◆ **Exercise prompt**: Reproduce the entries word for word, starting at the first line and ending with the line that contains "Answer: box=[646, 160, 924, 250]: mountain", including both of those lines.

◆ **Supplied material**:
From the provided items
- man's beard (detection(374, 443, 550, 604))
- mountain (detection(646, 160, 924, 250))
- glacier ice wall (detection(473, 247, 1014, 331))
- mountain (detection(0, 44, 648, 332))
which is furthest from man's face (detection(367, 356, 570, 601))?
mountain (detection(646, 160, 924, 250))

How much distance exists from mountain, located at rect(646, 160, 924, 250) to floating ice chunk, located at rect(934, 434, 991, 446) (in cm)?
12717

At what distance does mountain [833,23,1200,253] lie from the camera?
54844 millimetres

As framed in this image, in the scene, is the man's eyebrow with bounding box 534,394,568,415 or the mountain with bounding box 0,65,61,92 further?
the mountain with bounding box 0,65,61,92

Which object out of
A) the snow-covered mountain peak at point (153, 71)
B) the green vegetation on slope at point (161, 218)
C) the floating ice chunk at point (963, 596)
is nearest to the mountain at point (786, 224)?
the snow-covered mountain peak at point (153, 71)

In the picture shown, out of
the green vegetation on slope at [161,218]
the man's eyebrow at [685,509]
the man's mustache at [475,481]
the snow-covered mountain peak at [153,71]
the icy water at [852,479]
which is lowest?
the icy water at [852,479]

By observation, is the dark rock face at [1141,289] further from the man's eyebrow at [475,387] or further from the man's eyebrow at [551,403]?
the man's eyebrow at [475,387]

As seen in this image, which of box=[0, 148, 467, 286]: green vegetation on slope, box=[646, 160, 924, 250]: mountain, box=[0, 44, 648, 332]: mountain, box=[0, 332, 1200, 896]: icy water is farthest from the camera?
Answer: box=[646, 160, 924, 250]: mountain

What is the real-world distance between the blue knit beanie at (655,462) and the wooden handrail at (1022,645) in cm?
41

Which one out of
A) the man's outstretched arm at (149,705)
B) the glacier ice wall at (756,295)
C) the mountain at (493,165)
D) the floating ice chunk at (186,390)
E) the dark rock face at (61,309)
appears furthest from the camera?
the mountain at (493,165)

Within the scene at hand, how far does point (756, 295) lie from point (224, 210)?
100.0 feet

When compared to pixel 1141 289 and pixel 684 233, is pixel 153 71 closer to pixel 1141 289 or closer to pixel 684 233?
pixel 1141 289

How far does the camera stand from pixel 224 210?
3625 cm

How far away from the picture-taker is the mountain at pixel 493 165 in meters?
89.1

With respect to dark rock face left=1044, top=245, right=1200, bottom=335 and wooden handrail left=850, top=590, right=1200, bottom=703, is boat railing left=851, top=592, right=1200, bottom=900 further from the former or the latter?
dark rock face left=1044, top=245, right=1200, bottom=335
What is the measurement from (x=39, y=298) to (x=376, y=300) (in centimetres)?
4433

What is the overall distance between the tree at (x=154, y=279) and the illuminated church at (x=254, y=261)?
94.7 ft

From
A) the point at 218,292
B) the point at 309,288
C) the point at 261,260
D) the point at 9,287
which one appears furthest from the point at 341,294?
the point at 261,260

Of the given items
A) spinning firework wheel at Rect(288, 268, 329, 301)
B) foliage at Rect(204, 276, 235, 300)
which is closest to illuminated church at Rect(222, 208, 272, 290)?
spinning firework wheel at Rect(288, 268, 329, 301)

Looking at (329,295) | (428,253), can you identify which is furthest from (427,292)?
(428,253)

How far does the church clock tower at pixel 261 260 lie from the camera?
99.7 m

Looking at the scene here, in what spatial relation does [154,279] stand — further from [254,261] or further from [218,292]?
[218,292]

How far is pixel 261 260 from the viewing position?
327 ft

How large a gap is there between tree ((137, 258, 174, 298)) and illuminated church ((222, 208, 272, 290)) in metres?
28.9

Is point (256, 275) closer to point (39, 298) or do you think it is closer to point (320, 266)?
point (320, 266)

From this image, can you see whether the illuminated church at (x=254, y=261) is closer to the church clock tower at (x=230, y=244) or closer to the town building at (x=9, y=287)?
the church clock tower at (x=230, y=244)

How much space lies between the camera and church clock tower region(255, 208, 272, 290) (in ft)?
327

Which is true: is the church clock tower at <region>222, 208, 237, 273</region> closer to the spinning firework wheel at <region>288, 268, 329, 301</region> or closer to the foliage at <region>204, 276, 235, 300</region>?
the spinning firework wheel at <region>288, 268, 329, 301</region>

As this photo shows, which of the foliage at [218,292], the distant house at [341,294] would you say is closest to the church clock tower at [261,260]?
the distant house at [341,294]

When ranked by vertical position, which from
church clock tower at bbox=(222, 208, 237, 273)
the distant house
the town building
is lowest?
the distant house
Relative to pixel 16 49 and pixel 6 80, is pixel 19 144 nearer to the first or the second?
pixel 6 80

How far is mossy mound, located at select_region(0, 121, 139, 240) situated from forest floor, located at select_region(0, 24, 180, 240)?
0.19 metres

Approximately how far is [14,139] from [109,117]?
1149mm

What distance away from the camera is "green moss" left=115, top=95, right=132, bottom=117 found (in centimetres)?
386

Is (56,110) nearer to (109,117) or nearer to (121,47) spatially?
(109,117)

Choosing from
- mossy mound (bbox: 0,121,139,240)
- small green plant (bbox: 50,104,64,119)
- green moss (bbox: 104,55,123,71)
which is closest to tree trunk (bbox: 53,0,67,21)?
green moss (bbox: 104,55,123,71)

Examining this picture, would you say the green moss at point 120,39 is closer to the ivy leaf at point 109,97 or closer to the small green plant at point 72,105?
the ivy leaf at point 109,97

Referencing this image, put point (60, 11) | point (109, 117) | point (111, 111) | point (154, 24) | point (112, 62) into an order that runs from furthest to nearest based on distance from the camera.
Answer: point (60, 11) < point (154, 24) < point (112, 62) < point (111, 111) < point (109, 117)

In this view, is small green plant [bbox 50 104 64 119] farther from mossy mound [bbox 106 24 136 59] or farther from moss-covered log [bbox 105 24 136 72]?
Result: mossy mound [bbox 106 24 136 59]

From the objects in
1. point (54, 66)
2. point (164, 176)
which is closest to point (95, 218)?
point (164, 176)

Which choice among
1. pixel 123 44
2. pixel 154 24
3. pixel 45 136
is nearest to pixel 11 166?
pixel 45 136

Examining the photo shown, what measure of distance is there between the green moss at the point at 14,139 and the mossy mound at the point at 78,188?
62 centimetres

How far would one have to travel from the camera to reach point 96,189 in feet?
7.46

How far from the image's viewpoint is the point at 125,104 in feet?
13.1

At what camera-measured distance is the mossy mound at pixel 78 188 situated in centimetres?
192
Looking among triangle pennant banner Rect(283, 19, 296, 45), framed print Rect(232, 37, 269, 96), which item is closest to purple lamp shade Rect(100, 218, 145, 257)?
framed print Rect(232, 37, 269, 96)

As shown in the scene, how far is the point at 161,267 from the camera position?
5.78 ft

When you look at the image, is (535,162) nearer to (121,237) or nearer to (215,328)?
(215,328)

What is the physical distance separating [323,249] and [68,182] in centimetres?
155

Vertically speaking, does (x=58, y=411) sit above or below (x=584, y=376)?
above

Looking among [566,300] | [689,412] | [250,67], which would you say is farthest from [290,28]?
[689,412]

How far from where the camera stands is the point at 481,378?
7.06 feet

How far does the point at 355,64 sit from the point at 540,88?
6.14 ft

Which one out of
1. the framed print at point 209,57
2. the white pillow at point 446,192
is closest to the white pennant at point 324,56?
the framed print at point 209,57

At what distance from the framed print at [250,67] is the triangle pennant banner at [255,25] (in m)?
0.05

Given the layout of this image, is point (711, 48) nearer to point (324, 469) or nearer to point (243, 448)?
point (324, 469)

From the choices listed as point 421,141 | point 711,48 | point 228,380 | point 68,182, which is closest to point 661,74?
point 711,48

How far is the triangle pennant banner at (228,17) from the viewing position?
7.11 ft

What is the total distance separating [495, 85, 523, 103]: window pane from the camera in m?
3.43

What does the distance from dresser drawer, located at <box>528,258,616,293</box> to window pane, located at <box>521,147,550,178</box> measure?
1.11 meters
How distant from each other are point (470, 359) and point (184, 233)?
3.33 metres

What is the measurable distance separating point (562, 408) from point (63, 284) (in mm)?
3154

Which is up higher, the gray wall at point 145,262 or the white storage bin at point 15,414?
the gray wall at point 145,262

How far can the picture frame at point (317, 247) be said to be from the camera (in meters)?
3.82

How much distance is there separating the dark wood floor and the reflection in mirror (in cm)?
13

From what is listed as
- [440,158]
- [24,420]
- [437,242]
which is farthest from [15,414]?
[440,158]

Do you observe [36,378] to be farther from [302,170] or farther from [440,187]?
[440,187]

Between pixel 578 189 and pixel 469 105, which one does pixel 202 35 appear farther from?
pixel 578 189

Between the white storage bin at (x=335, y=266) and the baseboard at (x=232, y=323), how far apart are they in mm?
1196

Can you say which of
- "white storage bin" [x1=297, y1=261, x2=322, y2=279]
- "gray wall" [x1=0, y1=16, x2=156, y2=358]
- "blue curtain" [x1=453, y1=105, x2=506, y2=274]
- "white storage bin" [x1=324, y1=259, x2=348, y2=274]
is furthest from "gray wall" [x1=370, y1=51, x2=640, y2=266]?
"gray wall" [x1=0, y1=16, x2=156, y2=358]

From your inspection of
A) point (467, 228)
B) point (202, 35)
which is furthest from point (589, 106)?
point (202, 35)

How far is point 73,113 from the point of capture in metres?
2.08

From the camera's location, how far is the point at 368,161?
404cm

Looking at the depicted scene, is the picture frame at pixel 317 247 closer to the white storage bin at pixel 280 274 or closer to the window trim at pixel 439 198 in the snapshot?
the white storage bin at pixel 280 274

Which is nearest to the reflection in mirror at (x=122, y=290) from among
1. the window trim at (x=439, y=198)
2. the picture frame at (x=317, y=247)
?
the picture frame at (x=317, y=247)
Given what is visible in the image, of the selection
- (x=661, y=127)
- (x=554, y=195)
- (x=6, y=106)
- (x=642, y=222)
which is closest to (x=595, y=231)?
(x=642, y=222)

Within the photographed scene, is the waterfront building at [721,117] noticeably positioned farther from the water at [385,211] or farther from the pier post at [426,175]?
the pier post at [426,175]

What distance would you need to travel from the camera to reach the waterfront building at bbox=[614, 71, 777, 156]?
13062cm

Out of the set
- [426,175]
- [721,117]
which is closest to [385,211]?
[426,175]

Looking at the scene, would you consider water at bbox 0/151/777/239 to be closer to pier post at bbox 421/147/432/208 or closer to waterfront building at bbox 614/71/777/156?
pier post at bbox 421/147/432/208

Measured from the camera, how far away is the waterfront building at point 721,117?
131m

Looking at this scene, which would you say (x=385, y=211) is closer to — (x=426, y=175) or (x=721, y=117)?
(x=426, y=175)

◆ **Written answer**:
From the provided items
- man's beard (detection(374, 443, 550, 604))
- mountain (detection(646, 160, 924, 250))
- glacier ice wall (detection(473, 247, 1014, 331))
- mountain (detection(0, 44, 648, 332))
which is furthest from man's face (detection(367, 356, 570, 601))?
mountain (detection(646, 160, 924, 250))

How much distance exists from mountain, located at rect(646, 160, 924, 250) to floating ice chunk, located at rect(934, 434, 991, 446) (in cm)?
12717

At what distance does mountain [833,23,1200,253] lie from the camera?
54844 millimetres

As framed in this image, in the scene, is the man's eyebrow with bounding box 534,394,568,415 or the mountain with bounding box 0,65,61,92 further?
the mountain with bounding box 0,65,61,92

Which object out of
A) the snow-covered mountain peak at point (153, 71)
B) the green vegetation on slope at point (161, 218)
C) the floating ice chunk at point (963, 596)
is nearest to the mountain at point (786, 224)?
the snow-covered mountain peak at point (153, 71)

In the picture shown, out of
the green vegetation on slope at [161,218]
the man's eyebrow at [685,509]
the man's mustache at [475,481]
the snow-covered mountain peak at [153,71]
the icy water at [852,479]
which is lowest?
the icy water at [852,479]

By observation, is the dark rock face at [1141,289] further from the man's eyebrow at [475,387] or further from the man's eyebrow at [551,403]?
the man's eyebrow at [475,387]

As seen in this image, which of box=[0, 148, 467, 286]: green vegetation on slope, box=[646, 160, 924, 250]: mountain, box=[0, 44, 648, 332]: mountain, box=[0, 332, 1200, 896]: icy water is farthest from the camera?
Answer: box=[646, 160, 924, 250]: mountain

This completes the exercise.